HI
I am having problems understanding this question, if someone could help me as soon as possible, it will be much appreciated.

A stunt man drives a car at a speed on 20 m/s off a 30 m high cliff. The road
Leading to the cliff is inclined up ward at an angle of 20°.
(I) How far from the base of the cliff does the car land?
(ii) What is the car’s impact speed?

Sorry... hopefully, that's not too late..

First, have a sketch; considering the vertical component, your initial speed will be 20 sin(20). Use

s=ut+\frac{1}{2}at^2 to find the time taken for the car to reach the bottom of the cliff, displacement s being 30m, initial velocity u being 20 sin(20) m/s and acceleration a being 9.81m/s^2.

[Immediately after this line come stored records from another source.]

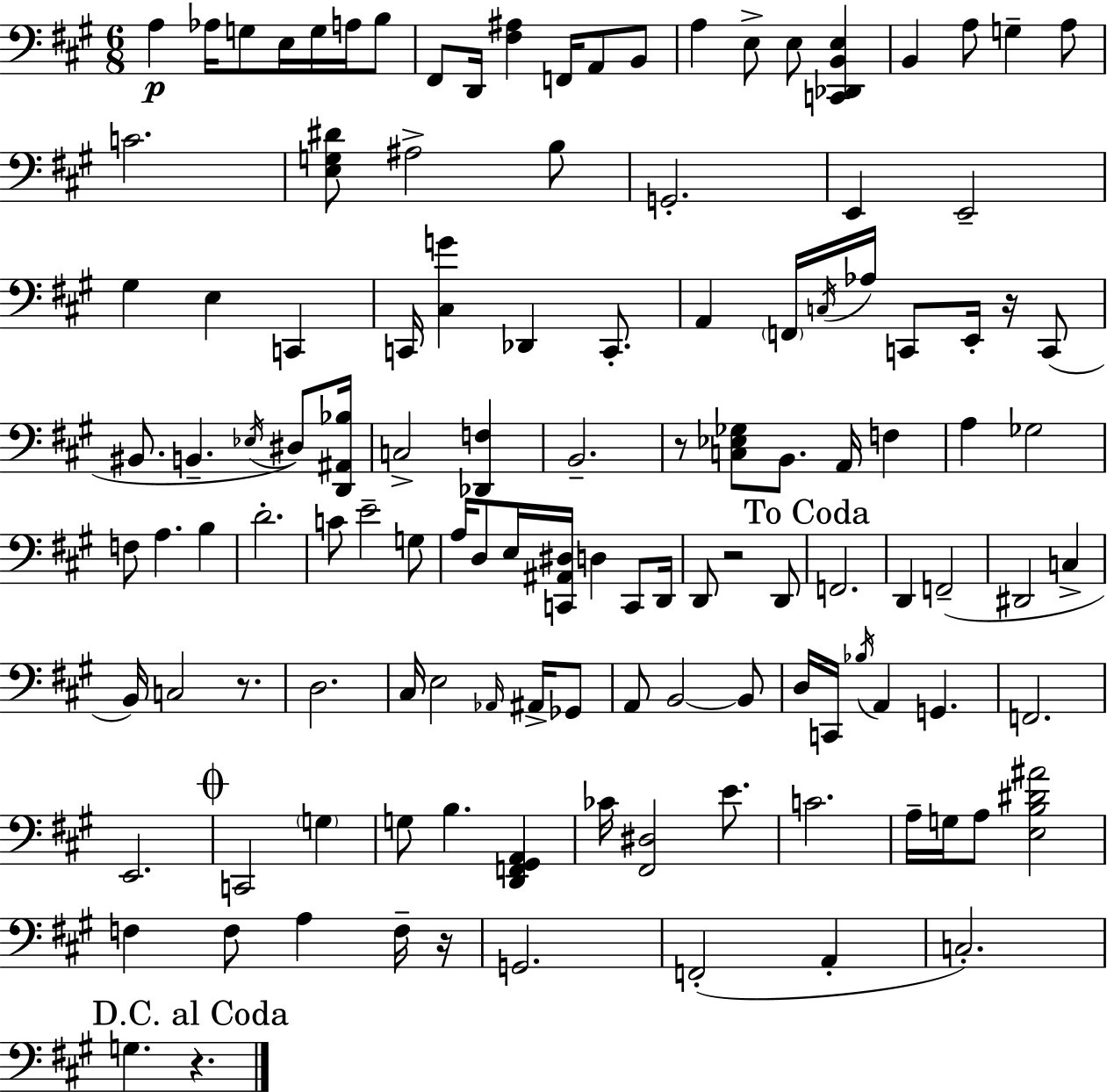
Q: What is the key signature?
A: A major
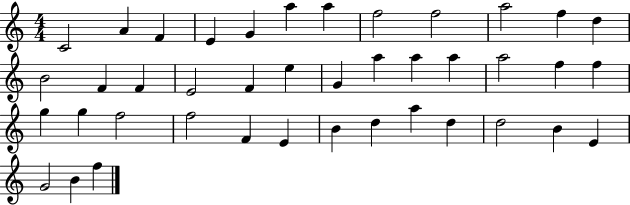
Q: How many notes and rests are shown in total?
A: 41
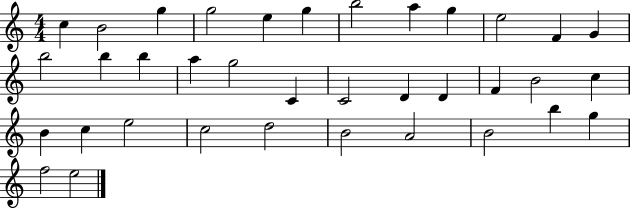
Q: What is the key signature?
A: C major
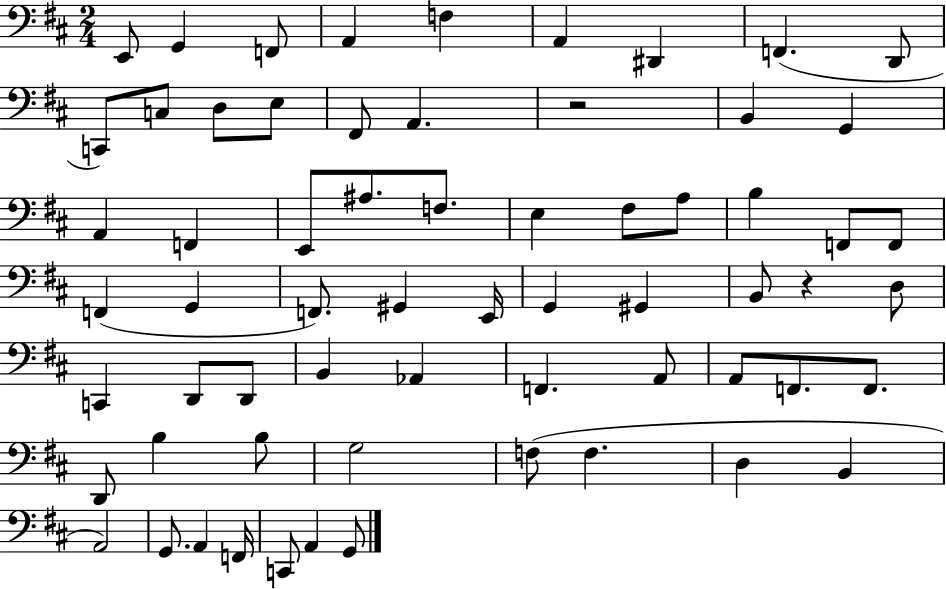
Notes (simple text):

E2/e G2/q F2/e A2/q F3/q A2/q D#2/q F2/q. D2/e C2/e C3/e D3/e E3/e F#2/e A2/q. R/h B2/q G2/q A2/q F2/q E2/e A#3/e. F3/e. E3/q F#3/e A3/e B3/q F2/e F2/e F2/q G2/q F2/e. G#2/q E2/s G2/q G#2/q B2/e R/q D3/e C2/q D2/e D2/e B2/q Ab2/q F2/q. A2/e A2/e F2/e. F2/e. D2/e B3/q B3/e G3/h F3/e F3/q. D3/q B2/q A2/h G2/e. A2/q F2/s C2/e A2/q G2/e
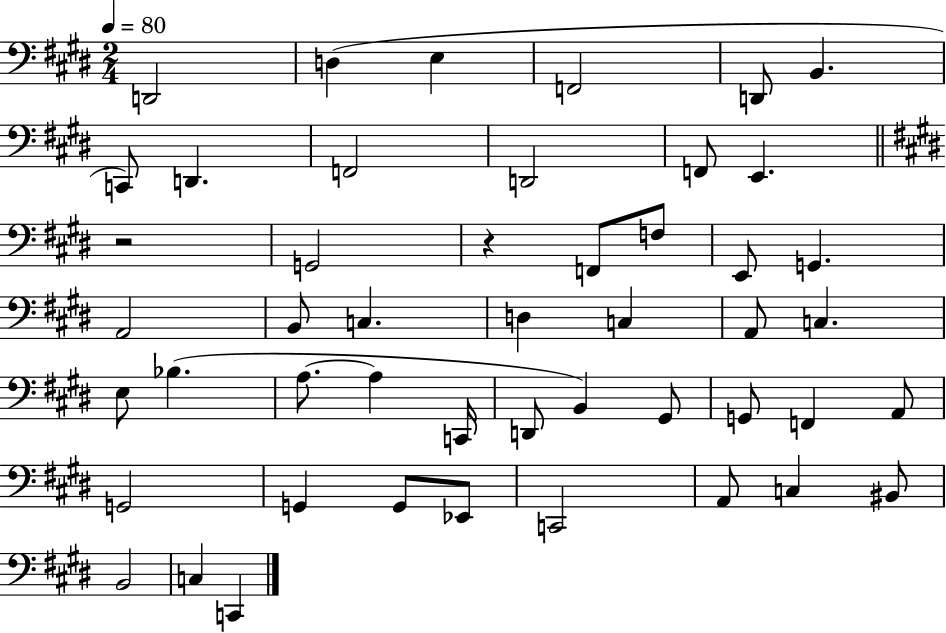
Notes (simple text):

D2/h D3/q E3/q F2/h D2/e B2/q. C2/e D2/q. F2/h D2/h F2/e E2/q. R/h G2/h R/q F2/e F3/e E2/e G2/q. A2/h B2/e C3/q. D3/q C3/q A2/e C3/q. E3/e Bb3/q. A3/e. A3/q C2/s D2/e B2/q G#2/e G2/e F2/q A2/e G2/h G2/q G2/e Eb2/e C2/h A2/e C3/q BIS2/e B2/h C3/q C2/q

Then, to find the car final speed, you have to add the vertical component of the speed and its horizontal component. Your horizontal being constant at 20 cos(20) m/s, you have to find the final vertical speed. You can use

v^2 = u^2 + 2as (u=20sin(20) m/s, a=9.81m/s^2, s=30m)

or use the time you got before and using the formula

v=u+at

however, if you made a mistake above, then using v = u+at will be wrong. Anyway, if you id it right, you should have the same answer with both formulae.

Now, using Pythagoras' Theorem, do the square root of the sum of the square of the vertical and horizontal components,

\sqrt{(20cos(20))^2+(v^2)}

There! :) Hope it helped!

I think I don't know

Sigh, then what the use of posting, arjun?